> _Instructions for the task_: Transcribe only the lines of the listing below from the one holding "kingdom: Animalia" through the one holding "category: goanna", inclusive, without any change.

> _Data under study_:

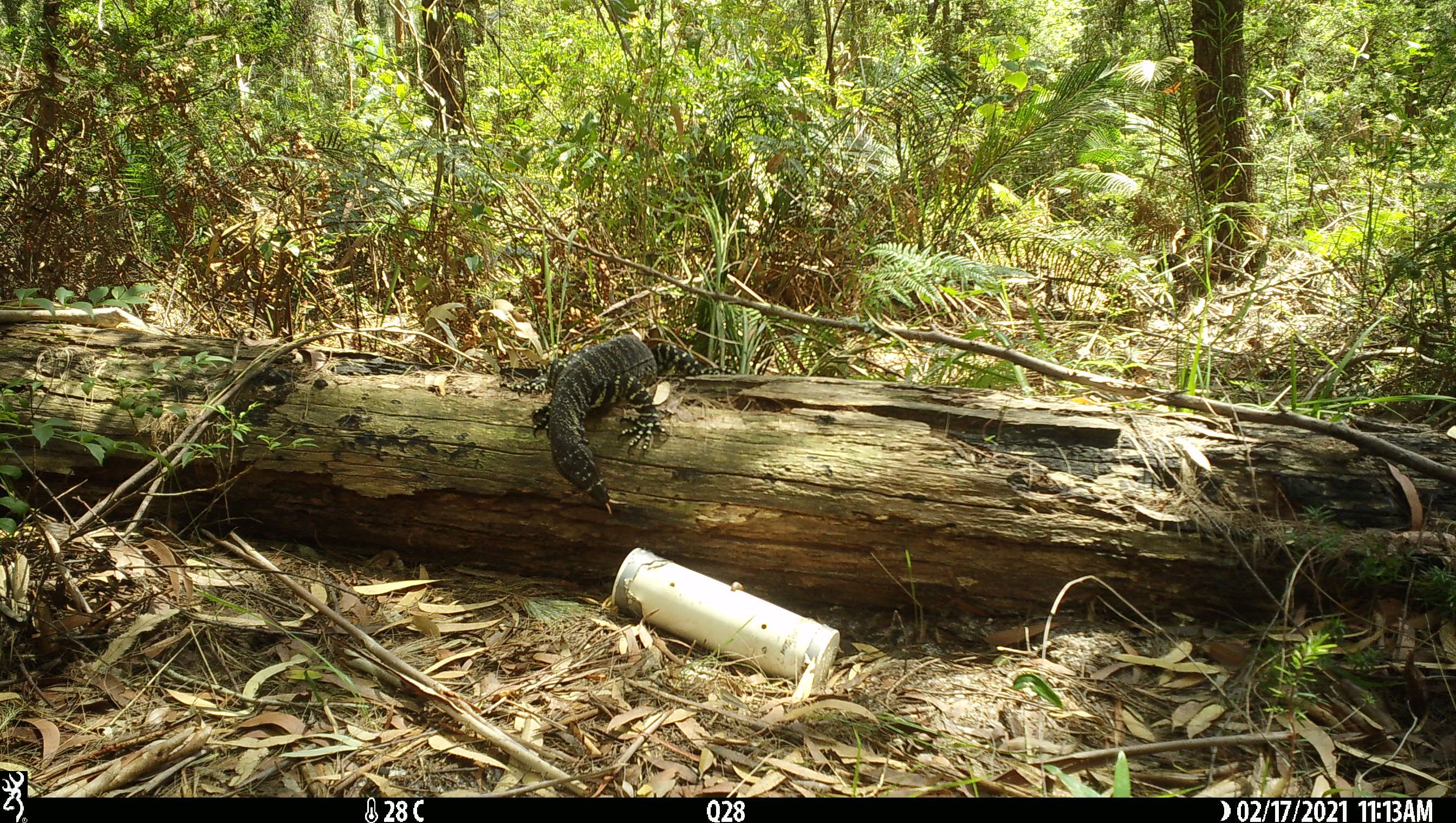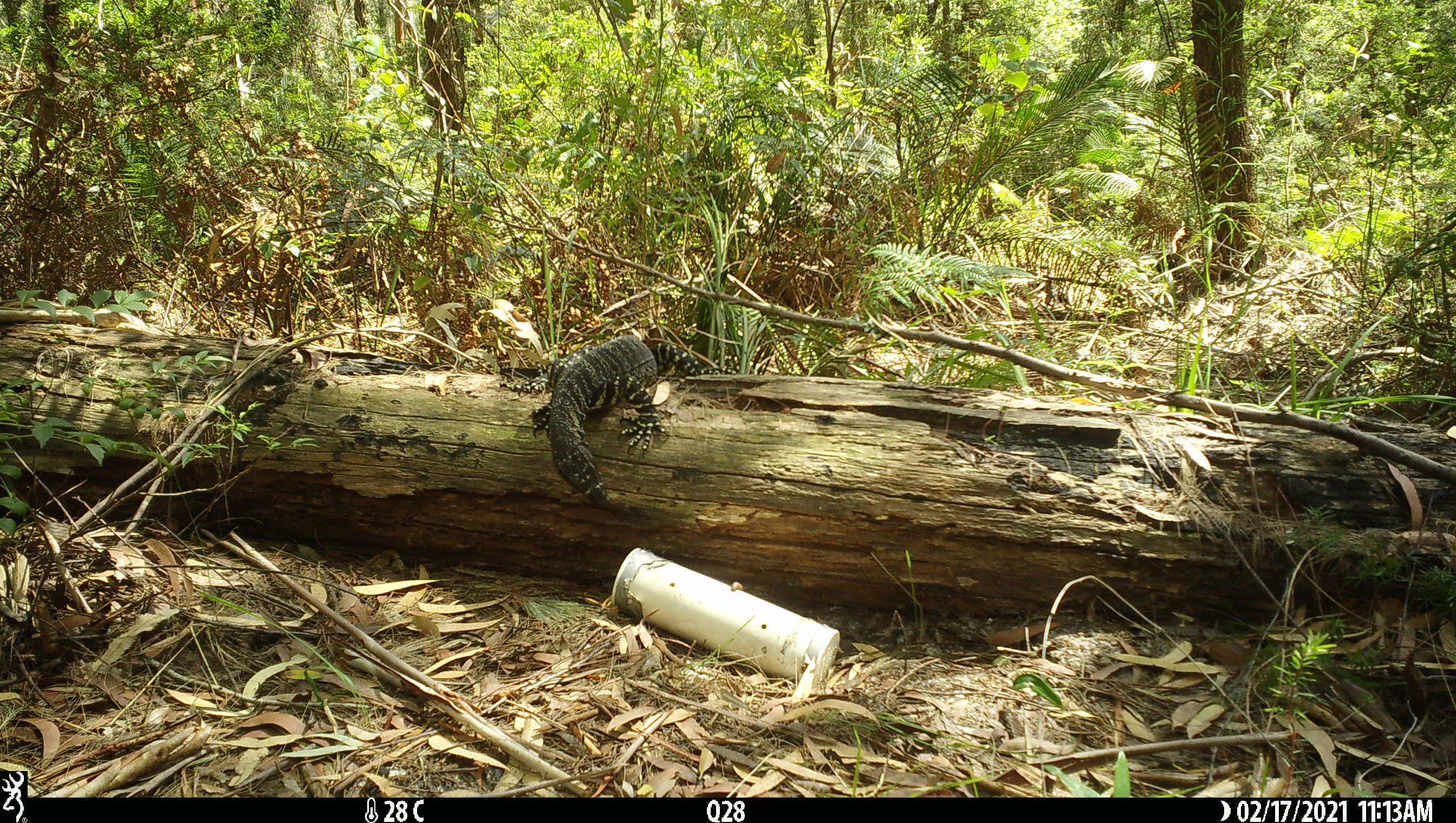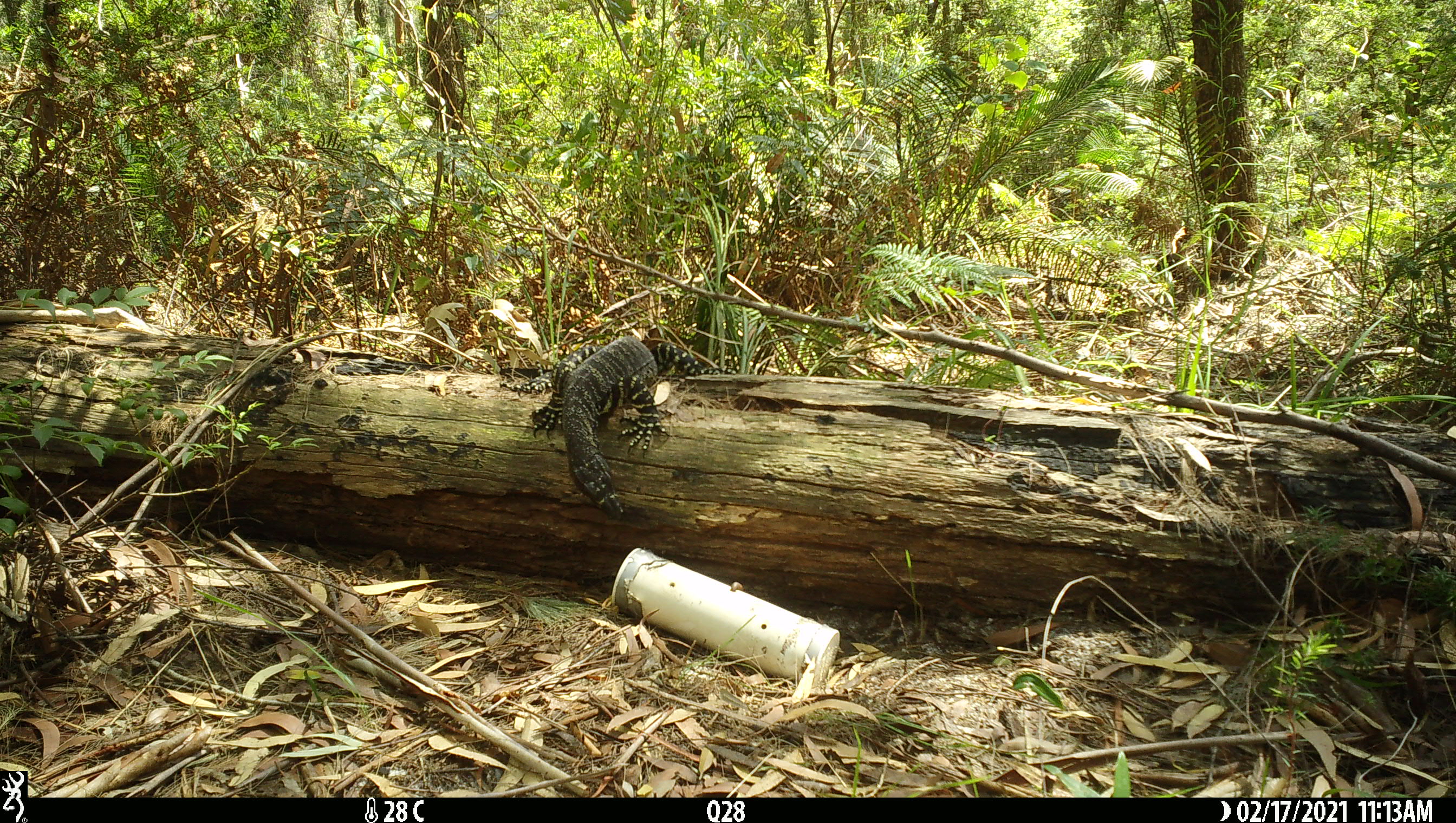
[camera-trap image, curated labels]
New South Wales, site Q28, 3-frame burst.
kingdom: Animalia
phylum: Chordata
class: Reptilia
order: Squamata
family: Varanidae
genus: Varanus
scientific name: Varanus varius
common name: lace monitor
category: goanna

...

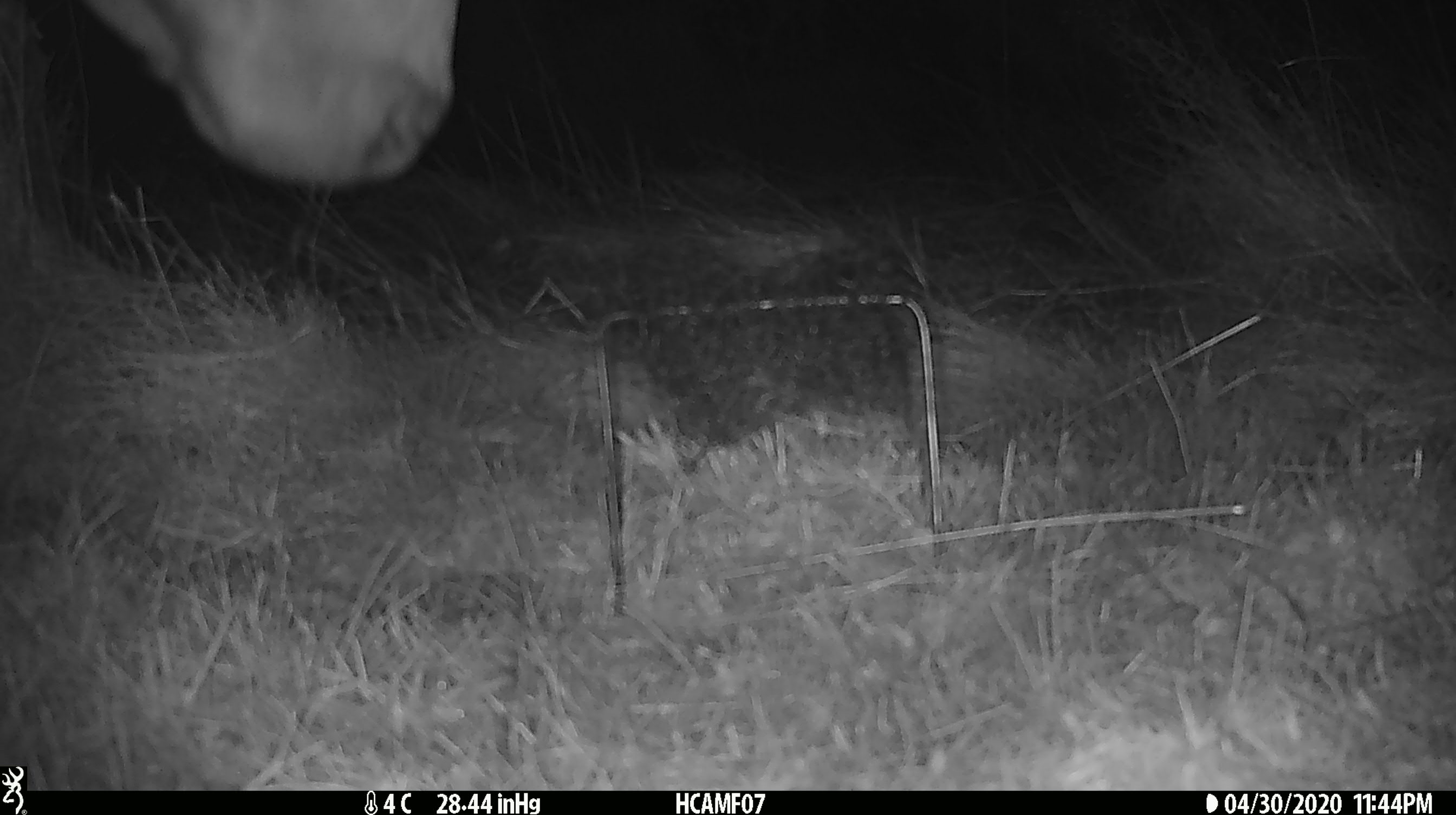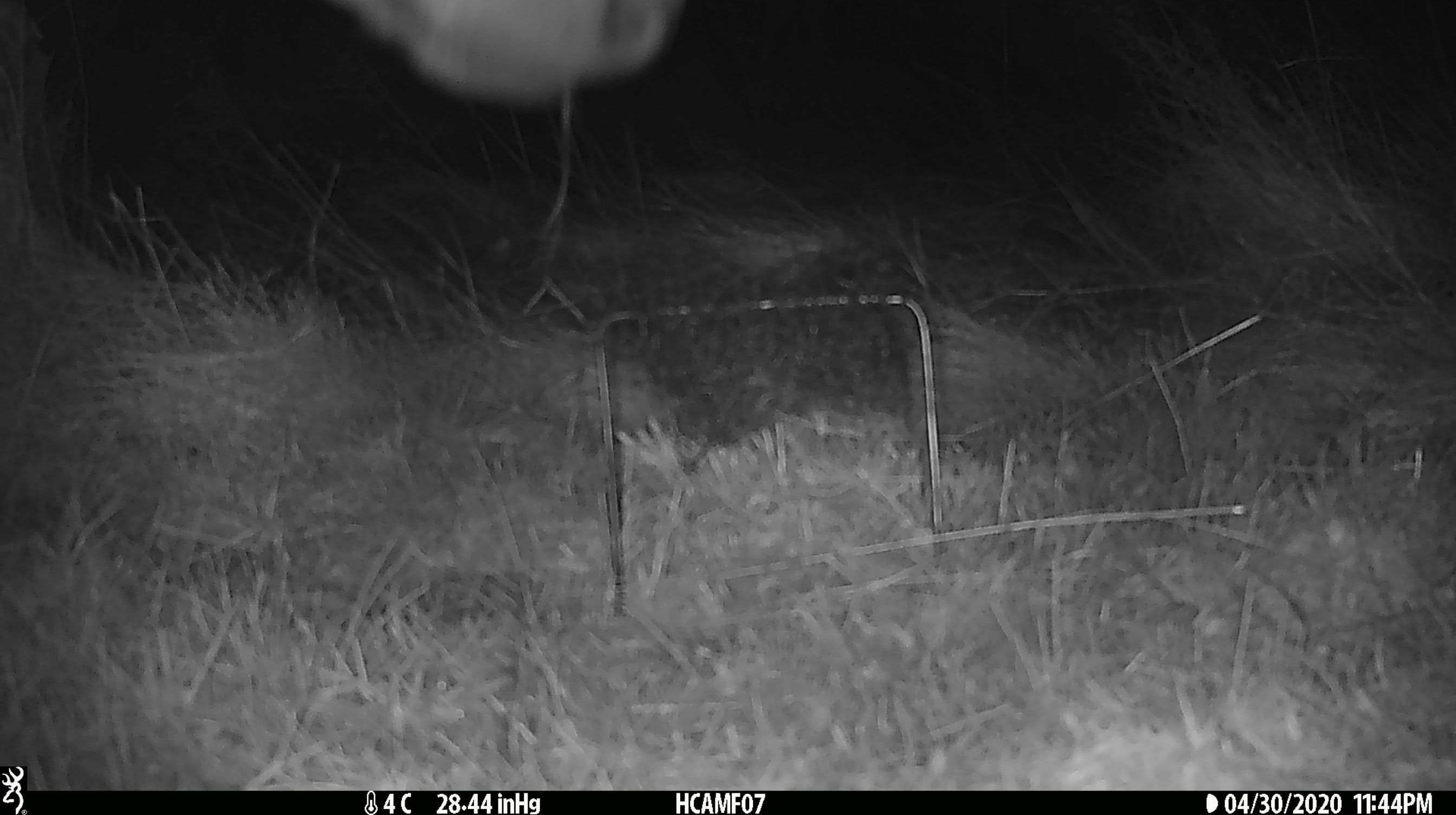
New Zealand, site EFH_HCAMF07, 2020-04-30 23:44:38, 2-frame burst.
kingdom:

> _Exercise response_:
kingdom: Animalia
phylum: Chordata
class: Reptilia
order: Squamata
family: Varanidae
genus: Varanus
scientific name: Varanus varius
common name: lace monitor
category: goanna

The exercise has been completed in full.